I can’t explain it, but I felt myself getting choked up and at first I said no.
“No, that’s okay. I’ll just drop these off and be on my way.”
But he insisted she would want to thank whoever had brought the diapers.
And the whole thing was starting to give me big feelings.
For a few years now I have felt an unrelenting pull on my heart to be more involved in some sort of social justice or humanitarian work; To be involved in something bigger than myself, outside my usual comfortable little circle.
You can’t keep reading books and journaling and crying in your bed over the needs and brokenness of humanity but never actually get out of your bed and do anything about it. You just can’t.
I mean, you can. But it doesn’t make sense. And I think sometimes we just get so paralyzed by our fears or inadequacies or by not knowing quite WHAT to do or how to do it.
And then we do nothing.
But a diaper drive? A diaper drive seemed like such a simple place to start. Babies in my city need diapers. I can buy diapers and I can ask my friends if they want to buy diapers. And then I can bring them to the Response to Love Center.

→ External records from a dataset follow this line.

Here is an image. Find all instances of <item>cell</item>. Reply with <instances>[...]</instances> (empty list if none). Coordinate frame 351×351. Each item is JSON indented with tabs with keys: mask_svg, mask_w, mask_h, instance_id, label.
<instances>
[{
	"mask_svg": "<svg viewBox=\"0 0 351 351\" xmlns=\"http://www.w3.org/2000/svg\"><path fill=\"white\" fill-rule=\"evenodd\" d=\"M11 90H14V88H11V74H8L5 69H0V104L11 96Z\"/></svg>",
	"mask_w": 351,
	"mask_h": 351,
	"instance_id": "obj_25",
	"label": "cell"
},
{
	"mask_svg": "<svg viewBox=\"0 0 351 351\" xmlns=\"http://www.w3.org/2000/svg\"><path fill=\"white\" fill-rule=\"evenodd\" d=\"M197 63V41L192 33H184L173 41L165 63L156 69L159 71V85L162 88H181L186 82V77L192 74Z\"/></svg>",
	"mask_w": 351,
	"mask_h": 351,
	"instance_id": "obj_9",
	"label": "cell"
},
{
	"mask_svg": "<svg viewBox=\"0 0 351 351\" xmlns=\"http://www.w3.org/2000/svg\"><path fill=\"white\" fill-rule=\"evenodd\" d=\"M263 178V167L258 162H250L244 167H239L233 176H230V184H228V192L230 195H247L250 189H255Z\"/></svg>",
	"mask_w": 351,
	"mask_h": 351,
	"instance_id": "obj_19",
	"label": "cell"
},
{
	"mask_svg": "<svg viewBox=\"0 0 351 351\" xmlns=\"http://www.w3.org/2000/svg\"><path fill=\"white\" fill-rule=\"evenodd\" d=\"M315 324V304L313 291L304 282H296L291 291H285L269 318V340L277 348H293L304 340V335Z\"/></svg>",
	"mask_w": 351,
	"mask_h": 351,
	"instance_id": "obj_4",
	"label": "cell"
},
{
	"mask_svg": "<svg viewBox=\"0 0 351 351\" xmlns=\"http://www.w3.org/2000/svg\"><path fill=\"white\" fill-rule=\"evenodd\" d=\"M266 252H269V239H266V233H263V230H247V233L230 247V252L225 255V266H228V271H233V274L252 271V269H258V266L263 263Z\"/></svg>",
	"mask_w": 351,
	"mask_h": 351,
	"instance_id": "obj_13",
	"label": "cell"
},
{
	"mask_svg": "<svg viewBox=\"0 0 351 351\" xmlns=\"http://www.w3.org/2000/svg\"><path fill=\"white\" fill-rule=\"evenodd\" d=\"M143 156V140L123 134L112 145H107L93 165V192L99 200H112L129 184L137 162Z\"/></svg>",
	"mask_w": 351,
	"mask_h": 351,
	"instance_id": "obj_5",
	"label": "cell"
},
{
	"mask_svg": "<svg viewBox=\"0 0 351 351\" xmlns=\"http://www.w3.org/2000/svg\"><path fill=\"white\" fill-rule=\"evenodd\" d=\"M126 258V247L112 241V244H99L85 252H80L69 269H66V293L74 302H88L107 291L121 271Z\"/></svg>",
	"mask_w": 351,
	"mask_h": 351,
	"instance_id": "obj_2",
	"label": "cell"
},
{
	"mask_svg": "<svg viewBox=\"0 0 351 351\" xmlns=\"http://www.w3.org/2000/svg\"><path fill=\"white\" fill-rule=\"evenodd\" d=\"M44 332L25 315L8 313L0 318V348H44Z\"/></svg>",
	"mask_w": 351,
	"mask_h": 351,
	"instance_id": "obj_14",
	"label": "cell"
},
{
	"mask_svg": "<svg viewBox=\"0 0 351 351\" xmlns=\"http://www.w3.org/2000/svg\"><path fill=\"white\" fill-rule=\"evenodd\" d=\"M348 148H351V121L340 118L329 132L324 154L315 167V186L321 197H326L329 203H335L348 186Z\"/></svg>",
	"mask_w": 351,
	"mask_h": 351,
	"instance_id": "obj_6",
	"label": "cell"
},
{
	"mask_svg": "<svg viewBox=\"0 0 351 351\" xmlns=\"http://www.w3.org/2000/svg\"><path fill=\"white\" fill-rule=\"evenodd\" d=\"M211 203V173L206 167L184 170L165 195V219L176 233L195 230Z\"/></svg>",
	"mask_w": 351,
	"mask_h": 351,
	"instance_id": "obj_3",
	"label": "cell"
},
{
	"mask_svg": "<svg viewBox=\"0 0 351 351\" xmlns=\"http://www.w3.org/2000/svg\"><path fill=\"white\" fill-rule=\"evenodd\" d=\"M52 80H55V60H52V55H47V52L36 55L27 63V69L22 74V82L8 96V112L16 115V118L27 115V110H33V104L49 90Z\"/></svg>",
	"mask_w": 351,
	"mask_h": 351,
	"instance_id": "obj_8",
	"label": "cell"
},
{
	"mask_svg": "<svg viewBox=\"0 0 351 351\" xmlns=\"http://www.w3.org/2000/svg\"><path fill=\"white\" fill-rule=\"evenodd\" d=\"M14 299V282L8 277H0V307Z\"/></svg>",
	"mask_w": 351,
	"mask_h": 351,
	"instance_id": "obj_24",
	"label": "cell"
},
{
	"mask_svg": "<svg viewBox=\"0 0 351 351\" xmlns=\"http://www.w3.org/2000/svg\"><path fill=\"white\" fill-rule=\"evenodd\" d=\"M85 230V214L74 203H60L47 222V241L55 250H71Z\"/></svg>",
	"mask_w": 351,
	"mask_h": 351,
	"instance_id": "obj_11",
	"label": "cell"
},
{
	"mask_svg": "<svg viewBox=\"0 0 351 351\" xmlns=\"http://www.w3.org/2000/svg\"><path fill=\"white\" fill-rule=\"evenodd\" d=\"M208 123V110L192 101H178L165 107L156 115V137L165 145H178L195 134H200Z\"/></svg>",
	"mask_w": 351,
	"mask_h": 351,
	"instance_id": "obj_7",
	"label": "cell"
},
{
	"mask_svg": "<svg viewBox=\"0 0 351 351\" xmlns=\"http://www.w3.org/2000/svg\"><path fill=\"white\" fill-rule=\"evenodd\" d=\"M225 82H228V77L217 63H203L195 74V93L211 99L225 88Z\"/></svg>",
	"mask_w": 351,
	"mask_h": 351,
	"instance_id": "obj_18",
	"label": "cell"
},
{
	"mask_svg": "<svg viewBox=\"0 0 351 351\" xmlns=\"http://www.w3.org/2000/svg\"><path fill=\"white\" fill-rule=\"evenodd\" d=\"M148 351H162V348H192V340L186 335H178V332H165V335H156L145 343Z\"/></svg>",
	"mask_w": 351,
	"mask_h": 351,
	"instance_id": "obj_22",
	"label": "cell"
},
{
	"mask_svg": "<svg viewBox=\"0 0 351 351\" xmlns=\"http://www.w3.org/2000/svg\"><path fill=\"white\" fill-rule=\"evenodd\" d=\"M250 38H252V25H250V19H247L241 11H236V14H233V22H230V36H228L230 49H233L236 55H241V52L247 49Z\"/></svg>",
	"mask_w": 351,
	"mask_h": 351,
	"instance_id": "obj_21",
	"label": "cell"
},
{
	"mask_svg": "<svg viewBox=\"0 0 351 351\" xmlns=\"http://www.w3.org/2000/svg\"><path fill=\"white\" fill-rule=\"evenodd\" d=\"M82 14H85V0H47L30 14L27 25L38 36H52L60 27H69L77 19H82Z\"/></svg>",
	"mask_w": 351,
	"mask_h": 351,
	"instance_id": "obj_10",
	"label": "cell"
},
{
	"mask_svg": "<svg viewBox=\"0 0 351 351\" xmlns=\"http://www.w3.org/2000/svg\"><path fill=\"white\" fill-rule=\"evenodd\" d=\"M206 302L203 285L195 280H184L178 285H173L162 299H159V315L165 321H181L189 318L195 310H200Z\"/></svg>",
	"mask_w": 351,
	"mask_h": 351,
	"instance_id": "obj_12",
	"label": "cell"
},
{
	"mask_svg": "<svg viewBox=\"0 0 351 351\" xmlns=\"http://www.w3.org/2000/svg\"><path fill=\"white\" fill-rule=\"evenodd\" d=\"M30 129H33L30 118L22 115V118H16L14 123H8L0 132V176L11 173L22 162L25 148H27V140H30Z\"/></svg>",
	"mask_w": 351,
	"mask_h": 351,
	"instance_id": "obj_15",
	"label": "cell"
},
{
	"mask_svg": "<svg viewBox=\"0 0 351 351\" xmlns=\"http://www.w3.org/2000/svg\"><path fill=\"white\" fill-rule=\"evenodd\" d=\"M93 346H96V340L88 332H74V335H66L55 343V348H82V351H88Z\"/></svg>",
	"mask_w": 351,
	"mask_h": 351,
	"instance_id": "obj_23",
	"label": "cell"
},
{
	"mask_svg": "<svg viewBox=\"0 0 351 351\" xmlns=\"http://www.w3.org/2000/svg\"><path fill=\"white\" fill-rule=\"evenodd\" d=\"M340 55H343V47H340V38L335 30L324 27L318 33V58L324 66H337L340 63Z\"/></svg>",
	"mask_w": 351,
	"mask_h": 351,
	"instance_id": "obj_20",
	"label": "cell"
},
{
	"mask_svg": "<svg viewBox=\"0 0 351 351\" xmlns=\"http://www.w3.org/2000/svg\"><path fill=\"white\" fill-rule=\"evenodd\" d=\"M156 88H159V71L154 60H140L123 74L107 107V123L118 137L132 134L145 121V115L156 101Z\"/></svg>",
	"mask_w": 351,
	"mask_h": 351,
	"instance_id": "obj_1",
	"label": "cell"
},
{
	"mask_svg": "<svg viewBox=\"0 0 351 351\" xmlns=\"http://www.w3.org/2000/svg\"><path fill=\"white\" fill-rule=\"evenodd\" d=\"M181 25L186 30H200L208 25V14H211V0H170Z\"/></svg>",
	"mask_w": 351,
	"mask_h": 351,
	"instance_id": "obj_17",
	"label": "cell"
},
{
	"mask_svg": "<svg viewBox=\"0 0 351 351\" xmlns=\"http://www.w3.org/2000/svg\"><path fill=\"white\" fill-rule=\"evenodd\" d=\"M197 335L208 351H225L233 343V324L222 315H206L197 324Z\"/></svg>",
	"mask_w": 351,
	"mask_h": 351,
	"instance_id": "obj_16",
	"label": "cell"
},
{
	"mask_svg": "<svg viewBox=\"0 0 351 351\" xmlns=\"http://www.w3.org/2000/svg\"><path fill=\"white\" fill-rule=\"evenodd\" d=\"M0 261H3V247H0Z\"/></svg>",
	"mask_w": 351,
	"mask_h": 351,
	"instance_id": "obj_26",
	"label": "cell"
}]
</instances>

I sat in Sister Johnice’s office with a life-size cardboard cut out of Pope Francis behind her, fighting back tears as she started to share with me detailed ways the center helps struggling families.
I can’t lie– I also sat there fighting back the urge to ask if I could take a selfie with her and the Pope. Self-restraint and social dignity won this time. But when I’m there next time, I’m going for it. I figure why else would there BE a LIFE SIZE POPE FRANCIS, if not for the selfie op?
I listened to story after story of the way Response to Love Center changes lives every single day and I started feeling like maybe I had found my place. I confessed to her that I had been wanting to make a more thoughtful and examined contribution somewhere, somehow. I told her how I keep wrestling with so many different ideas and plans– because there is so much need EVERYWHERE. In fact, I was just about to get involved in a Livestock program to purchase goats for poor families in other countries for Christmas.
But here I was, sitting in an outreach center in my own city. My own city that has hungry, needy people. My own city that has babies who need diapers. My own city with tired, scared, insecure mamas and daddies trying to figure it all out.
Sister recounted her meeting with Mother Teresa in 1985. Mother Teresa held her hands, looked her in the eyes and charged her with these words: “You must find your own Calcutta.”
Find. Your. Own. Calcutta.
And I feel like maybe I just did. And so I’m telling you friends. I don’t have an answer to the refugee crisis facing our world. I don’t have an answer for WORLD hunger or human sex-trafficking. But there are hungry people in my city and babies who need diapers, and that’s where I’m going to start.